## DOCUMENT SEGMENT
+++
I have 2 more plants that were planted the same day/same planter that aren't flowering yet.They appear more indica though.I have a new 30x scope coming so I can keep an eye on the trichs.At this rate I'll be looking at the end of August or so before I chop this one.My others probaly will go into Oct/Nov weather permitting.We are pretty close in location too with you in Miss and myself somewhere in the Fla panhandle.Just have to wait them out.


----------



## daddyo (Jul 16, 2009)

all my girls are flowering also...
should maybe i start feeding them bloom?
i live right between boston and new york, i still have 14 + a day.
wadda you think?


----------



## voxito (Jul 16, 2009)

oldsman said:
			
		

> I have 2 more plants that were planted the same day/same planter that aren't flowering yet.They appear more indica though.I have a new 30x scope coming so I can keep an eye on the trichs.At this rate I'll be looking at the end of August or so before I chop this one.My others probaly will go into Oct/Nov weather permitting.We are pretty close in location too with you in Miss and myself somewhere in the Fla panhandle.Just have to wait them out.


 
I hope you're gettin rain like we are man.  Its been dry as a bone for a month and just started raining last week and now it wont let up.  Its like a hurricane out there now.  Man the plants have to be lovin it.  

I was thinking you were in florida with the southeast and 31 parallel.  I bet we have almost the same growin conditions.  You think it will go into november?  I've never grown before so I dont know.  But you've got one in flowering and thats nice so you can have a mature harvest early without picking some young nugs.  I know i'll be having a few samples as soon as i see any sight of cloudy trichs...:hubba:   Speaking of that, when do you expect to start seeing them?


----------



## oldsman (Jul 17, 2009)

I hear ya bout the rain.Over this way it's about every afternoon we get those heat showers poppin' up.I don't think this plant will make Nov but my others just may.I started all these back in mid Mar but have made a few mistakes that I think stunted or slowed the growth alot .Can't wait to see them through my new scope.I'll be watching the trichs for maybe a tri-fecta thing with clear/cloudy/and a few amber ones.Looking for a good   cerebral high.:hubba:


----------



## oldsman (Jul 17, 2009)

Daddyo,I'm new to growing so Not real sure how to answer your question,but I would think you would have time enough to feed'em some bloom booster stuff a few times before flushing for harvest.I've fed mine about 3 times so far with a booster in the past month and I'm not even sure that's right way or not but it don't appear to be hurtin' them none.Just start low doses and gradually increase strength.


----------



## oldsman (Jul 24, 2009)

Just thought I would put up some pics To update those interested.She is coming up on approximately 4 weeks and her trichs are 95% cloudy .This little girl will be my first EVER plant to harvest.She won't end up giving me much I'm sure but it will be at least something.In that last pic you can see this girl in the background and another of my girls in the foreground.


----------
+++
## SUPPLIED DATA
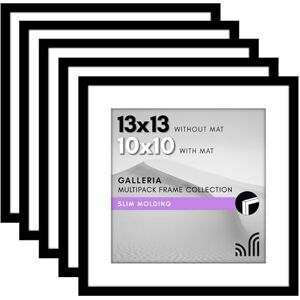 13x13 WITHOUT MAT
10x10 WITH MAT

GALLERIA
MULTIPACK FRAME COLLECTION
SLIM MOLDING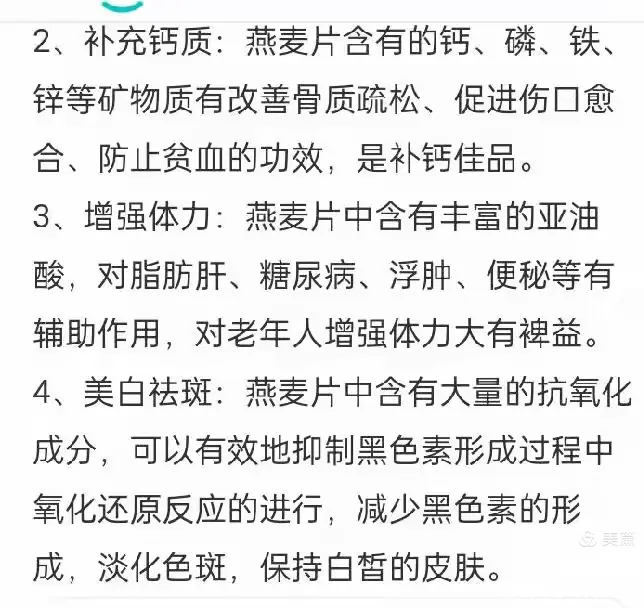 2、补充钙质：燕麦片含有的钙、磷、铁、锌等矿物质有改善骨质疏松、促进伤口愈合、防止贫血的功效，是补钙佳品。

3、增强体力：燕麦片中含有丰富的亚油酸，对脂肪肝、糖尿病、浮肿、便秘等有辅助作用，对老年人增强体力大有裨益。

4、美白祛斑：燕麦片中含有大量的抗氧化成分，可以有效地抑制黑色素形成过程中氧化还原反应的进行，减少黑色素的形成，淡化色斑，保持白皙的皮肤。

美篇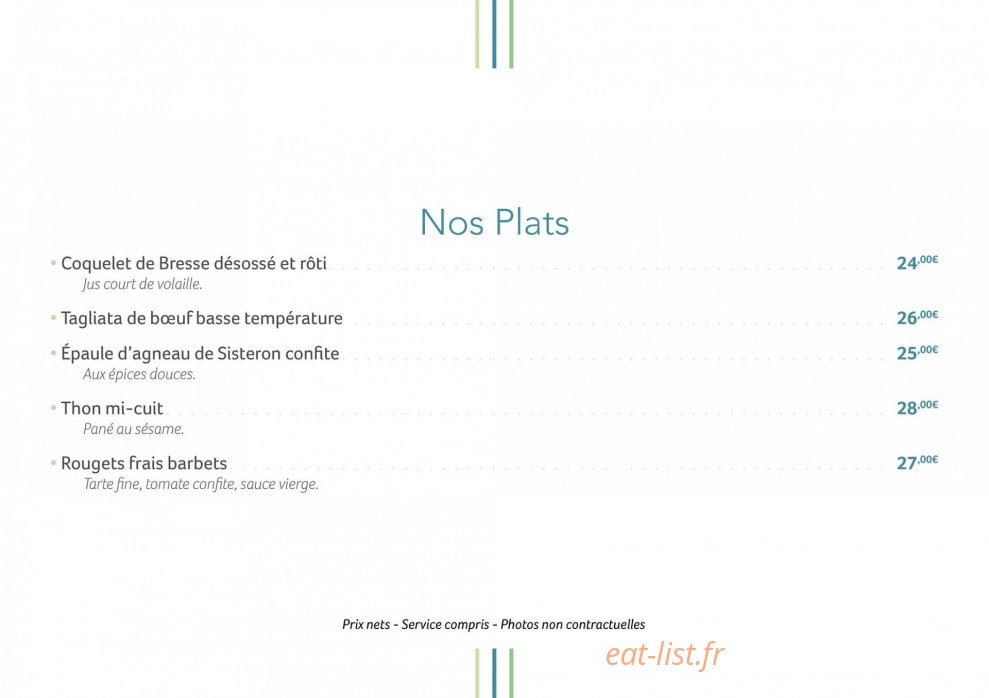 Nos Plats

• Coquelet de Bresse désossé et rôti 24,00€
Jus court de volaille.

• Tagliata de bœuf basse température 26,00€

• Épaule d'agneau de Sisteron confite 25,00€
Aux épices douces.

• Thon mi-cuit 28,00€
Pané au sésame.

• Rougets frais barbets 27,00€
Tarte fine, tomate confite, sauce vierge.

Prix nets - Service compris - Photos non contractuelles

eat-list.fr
+++
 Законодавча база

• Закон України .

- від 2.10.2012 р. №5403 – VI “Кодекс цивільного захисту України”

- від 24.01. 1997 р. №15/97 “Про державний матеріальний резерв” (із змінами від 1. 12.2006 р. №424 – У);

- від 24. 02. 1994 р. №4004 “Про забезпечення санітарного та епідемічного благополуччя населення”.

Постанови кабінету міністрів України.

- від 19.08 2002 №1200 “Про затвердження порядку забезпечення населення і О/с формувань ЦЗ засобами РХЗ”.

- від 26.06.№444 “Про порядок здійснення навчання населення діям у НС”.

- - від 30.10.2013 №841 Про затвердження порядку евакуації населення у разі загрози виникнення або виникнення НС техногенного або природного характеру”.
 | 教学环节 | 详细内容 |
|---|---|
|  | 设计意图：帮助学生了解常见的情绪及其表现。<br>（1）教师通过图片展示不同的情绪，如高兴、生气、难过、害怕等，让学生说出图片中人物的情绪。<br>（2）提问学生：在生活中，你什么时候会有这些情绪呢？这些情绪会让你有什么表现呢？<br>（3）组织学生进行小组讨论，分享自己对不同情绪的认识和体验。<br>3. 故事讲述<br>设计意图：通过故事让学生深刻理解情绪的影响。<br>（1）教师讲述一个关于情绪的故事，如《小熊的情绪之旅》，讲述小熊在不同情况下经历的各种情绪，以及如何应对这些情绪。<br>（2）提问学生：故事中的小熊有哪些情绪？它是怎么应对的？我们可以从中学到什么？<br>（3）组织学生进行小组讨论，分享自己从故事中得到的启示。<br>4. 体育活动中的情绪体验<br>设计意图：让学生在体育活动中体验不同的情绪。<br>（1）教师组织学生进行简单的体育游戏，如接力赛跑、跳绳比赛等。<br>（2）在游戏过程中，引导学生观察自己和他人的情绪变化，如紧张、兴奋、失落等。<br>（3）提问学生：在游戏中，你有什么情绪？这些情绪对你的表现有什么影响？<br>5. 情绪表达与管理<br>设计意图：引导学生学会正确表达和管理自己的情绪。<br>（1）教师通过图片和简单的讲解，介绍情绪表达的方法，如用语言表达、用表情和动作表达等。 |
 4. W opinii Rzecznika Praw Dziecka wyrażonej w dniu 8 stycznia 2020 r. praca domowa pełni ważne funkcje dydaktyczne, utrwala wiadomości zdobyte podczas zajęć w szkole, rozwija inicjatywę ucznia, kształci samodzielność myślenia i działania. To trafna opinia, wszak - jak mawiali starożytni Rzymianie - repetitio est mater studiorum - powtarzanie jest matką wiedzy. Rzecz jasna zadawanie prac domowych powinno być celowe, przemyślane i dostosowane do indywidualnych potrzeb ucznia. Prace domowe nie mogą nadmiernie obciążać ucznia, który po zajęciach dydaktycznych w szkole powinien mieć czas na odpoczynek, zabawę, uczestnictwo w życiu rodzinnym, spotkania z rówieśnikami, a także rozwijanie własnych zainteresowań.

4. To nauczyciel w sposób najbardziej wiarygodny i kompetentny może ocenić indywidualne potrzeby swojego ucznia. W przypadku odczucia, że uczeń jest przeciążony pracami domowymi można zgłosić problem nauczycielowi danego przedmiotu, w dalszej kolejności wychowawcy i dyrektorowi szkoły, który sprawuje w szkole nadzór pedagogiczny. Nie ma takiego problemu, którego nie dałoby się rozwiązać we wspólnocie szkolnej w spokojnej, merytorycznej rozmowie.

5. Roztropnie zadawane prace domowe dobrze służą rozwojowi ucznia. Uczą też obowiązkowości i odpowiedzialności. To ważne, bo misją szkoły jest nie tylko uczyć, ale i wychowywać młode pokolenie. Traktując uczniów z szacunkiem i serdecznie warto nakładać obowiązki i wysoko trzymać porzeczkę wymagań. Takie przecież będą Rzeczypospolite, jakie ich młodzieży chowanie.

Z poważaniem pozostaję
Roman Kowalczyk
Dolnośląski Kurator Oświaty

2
+++
## PROBLEM DESCRIPTION
In the forum thread, put the sentence "I bet we have almost the same growin conditions." into Spanish.

## EXERCISE ANSWER
Apuesto a que tenemos casi las mismas condiciones de cultivo.